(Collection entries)
....
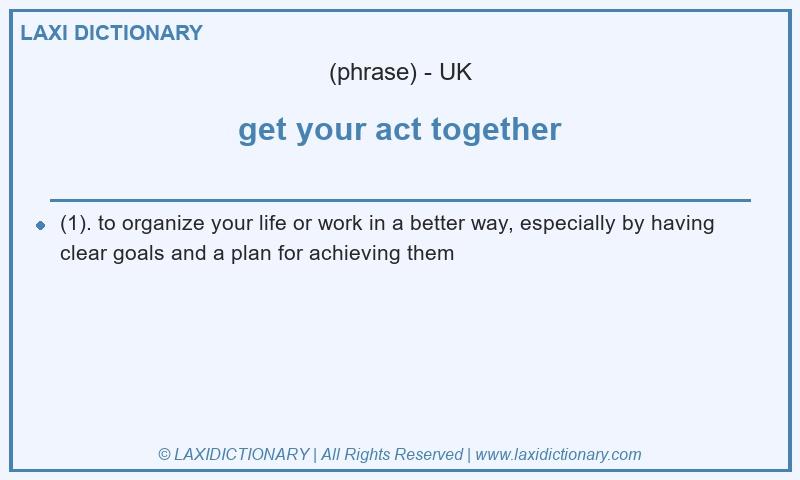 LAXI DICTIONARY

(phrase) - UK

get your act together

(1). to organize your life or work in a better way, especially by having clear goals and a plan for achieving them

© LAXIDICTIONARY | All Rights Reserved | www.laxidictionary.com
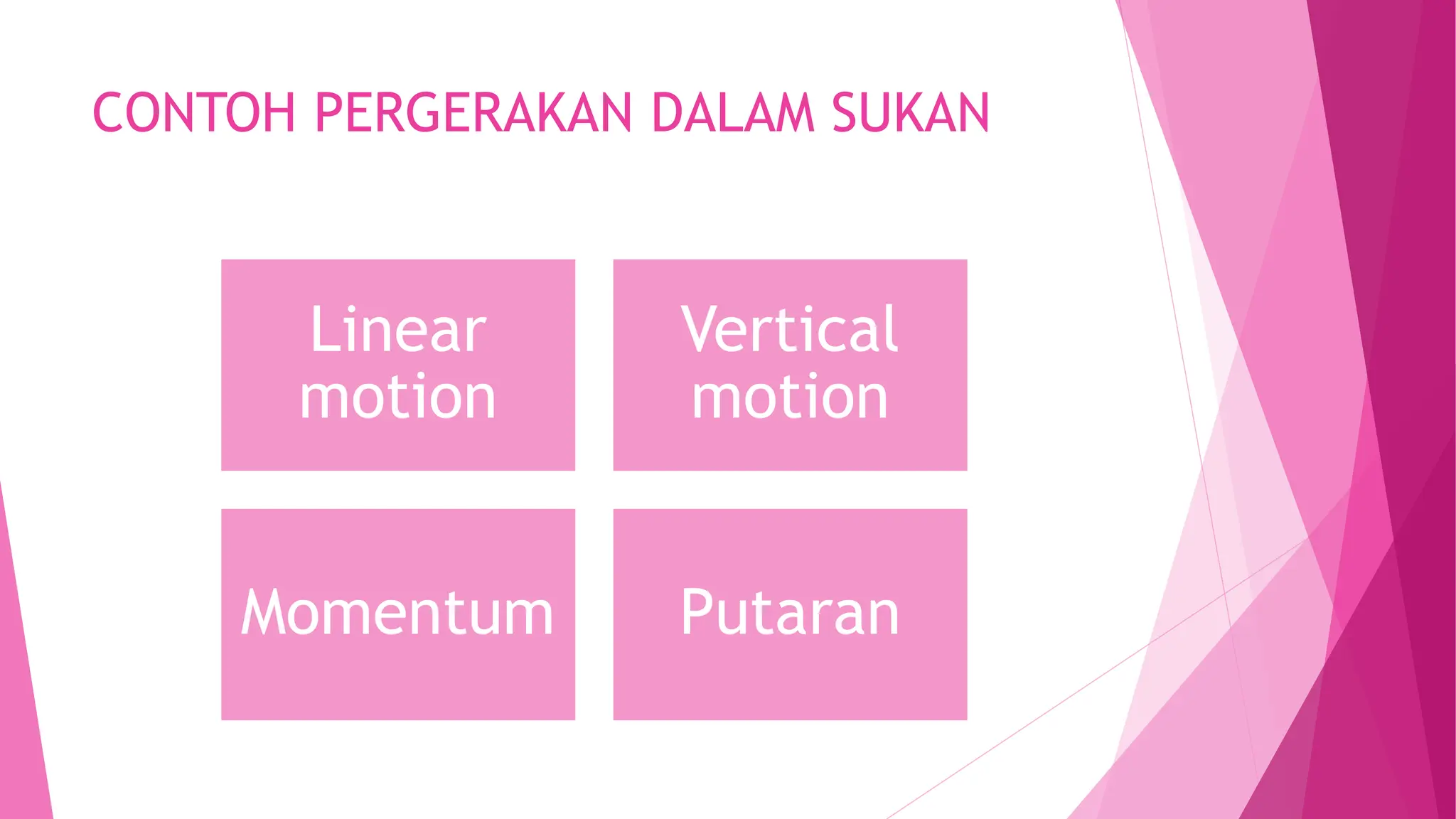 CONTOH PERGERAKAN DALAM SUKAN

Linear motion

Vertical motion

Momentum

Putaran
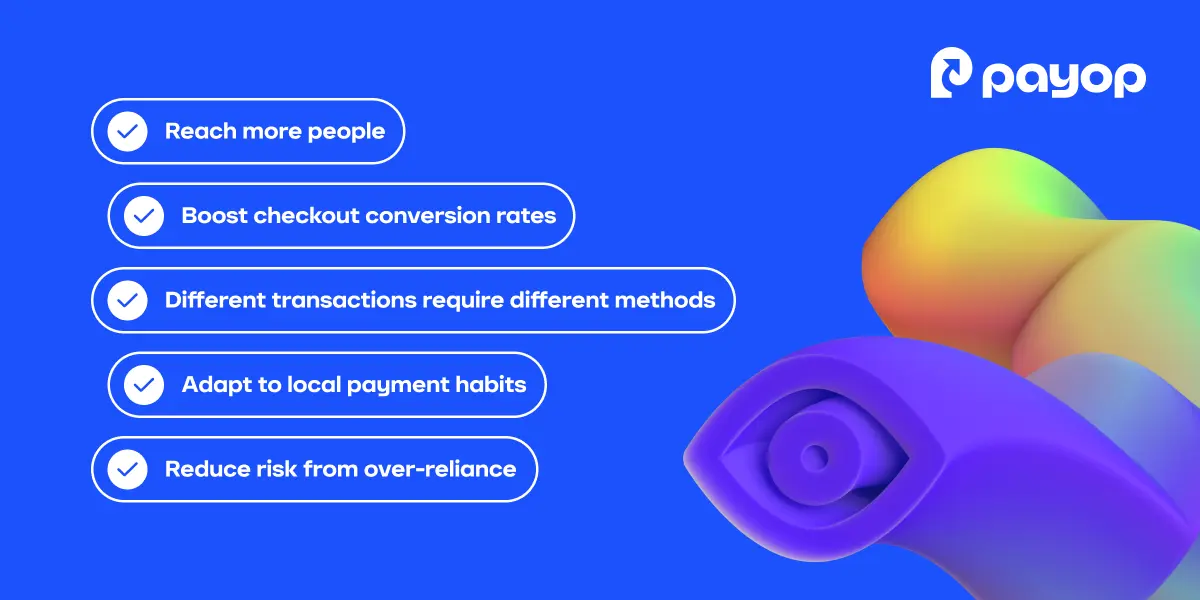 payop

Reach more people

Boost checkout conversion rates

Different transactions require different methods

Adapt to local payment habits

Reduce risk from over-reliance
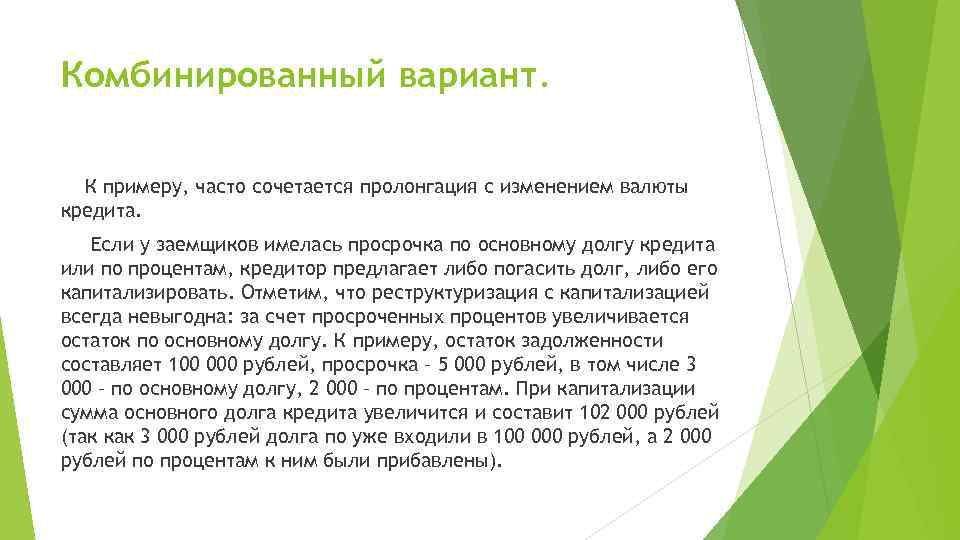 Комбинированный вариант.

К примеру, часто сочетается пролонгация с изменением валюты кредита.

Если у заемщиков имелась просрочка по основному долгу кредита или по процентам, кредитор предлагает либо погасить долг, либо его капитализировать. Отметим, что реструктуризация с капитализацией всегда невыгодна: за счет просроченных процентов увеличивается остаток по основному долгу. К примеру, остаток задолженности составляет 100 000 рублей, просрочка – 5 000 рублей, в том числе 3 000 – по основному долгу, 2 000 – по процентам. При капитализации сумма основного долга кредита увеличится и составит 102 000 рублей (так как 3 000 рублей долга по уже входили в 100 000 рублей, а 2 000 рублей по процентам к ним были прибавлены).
....
:: Task item ::
Report the lines above that contain "кредита".

:: Reply to the task ::
К примеру, часто сочетается пролонгация с изменением валюты кредита.
Если у заемщиков имелась просрочка по основному долгу кредита или по процентам, кредитор предлагает либо погасить долг, либо его капитализировать. Отметим, что реструктуризация с капитализацией всегда невыгодна: за счет просроченных процентов увеличивается остаток по основному долгу. К примеру, остаток задолженности составляет 100 000 рублей, просрочка – 5 000 рублей, в том числе 3 000 – по основному долгу, 2 000 – по процентам. При капитализации сумма основного долга кредита увеличится и составит 102 000 рублей (так как 3 000 рублей долга по уже входили в 100 000 рублей, а 2 000 рублей по процентам к ним были прибавлены).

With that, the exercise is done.